**WORK INSTRUCTION**
Lines from the one containing "Steuergerät rechts" through the end of the data are to be returned exactly, and no others.

**MATERIAL TO PROCESS**
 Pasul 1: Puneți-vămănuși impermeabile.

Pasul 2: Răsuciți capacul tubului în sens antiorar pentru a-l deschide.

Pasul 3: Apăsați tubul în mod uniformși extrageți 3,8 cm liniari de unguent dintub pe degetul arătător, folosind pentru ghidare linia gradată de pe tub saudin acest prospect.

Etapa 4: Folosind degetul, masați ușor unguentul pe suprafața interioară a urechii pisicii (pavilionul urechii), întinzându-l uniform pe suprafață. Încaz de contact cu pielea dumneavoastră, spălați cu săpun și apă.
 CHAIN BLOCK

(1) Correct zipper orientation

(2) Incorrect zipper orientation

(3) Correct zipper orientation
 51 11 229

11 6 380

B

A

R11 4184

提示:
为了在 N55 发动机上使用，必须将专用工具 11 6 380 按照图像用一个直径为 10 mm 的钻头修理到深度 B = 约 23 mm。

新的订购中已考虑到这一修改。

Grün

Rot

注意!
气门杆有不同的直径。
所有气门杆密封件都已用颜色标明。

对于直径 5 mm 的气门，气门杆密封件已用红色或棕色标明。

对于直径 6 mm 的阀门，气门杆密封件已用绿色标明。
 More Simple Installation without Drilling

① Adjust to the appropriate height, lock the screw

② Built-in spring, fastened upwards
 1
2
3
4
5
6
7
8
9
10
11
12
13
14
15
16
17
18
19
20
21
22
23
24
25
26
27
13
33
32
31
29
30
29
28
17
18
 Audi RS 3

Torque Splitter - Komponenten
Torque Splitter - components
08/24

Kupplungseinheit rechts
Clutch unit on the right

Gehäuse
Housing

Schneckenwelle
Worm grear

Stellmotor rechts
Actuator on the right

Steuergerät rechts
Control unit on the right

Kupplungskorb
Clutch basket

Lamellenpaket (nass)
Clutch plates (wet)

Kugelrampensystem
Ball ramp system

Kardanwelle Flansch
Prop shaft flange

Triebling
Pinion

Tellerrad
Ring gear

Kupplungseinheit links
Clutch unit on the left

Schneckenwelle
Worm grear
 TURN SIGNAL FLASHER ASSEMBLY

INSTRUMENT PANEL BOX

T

**REPLY**
Steuergerät rechts
Control unit on the right

Kupplungskorb
Clutch basket

Lamellenpaket (nass)
Clutch plates (wet)

Kugelrampensystem
Ball ramp system

Kardanwelle Flansch
Prop shaft flange

Triebling
Pinion

Tellerrad
Ring gear

Kupplungseinheit links
Clutch unit on the left

Schneckenwelle
Worm grear
 TURN SIGNAL FLASHER ASSEMBLY

INSTRUMENT PANEL BOX

T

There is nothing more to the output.